--- Excerpt to read ---

Solved: OpenMP fortran code seems to work but perhaps shouldn't

Vahid9 · ‎12-26-2023

Hi,

The following code gives identical output serially and with OpenMP (my first OpenMP code). I am trying to understand if this is pure luck or not. The code does not have CRITICAL or ATOMIC constructs. Should such constructs be used in this code to avoid data racing? The agreement between the serial and parallel versions suggests no data racing but I have a feeling that I am missing something here.

Are constructs such as CRITICAL or ATOMIC needed here?

Thanks,

Vahid

!       program SEE.f90

        use omp_lib

        implicit none
                
        INTEGER, PARAMETER :: DP = selected_real_kind(14,200)
        REAL(DP), PARAMETER :: zero   = 0.d0
        REAL(KIND=DP), parameter :: kb=8.6173324d-02 ! meV/K
        INTEGER, PARAMETER :: Nk=9936
        INTEGER, PARAMETER :: Nk_BZ=216000
        INTEGER, PARAMETER :: nbnd=4
        INTEGER ::  i,j,dummy,m,n, eqv(Nk_BZ)

---

* **Problem 1**
Rewrite the stretch of the forum thread from "The following code" through "ATOMIC needed here?", changing "data racing" to "race conditions".
* **Problem 2**
Answer these questions about the forum thread:
(a) On what date was the question posted?
(b) What value is given to the parameter Nk?
(c) In what units is kb given, according to its comment?

--- Record extracts ---

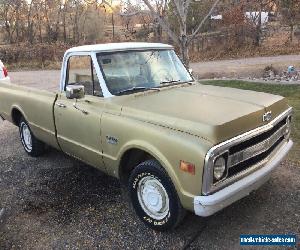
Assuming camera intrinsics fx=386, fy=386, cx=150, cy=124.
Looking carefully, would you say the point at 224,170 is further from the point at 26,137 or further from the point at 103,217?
the point at 26,137

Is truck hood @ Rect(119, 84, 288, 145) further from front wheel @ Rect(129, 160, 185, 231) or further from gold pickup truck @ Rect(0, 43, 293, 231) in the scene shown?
front wheel @ Rect(129, 160, 185, 231)

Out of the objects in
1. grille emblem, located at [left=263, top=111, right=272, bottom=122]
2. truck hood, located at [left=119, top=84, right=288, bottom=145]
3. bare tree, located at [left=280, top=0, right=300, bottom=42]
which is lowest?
grille emblem, located at [left=263, top=111, right=272, bottom=122]

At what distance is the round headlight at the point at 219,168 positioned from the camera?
11.4 ft

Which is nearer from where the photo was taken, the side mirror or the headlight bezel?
the headlight bezel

---

* **Written response 1**
The following code gives identical output serially and with OpenMP (my first OpenMP code). I am trying to understand if this is pure luck or not. The code does not have CRITICAL or ATOMIC constructs. Should such constructs be used in this code to avoid race conditions? The agreement between the serial and parallel versions suggests no race conditions but I have a feeling that I am missing something here.

Are constructs such as CRITICAL or ATOMIC needed here?

* **Written response 2**
(a) 12-26-2023
(b) 9936
(c) meV/K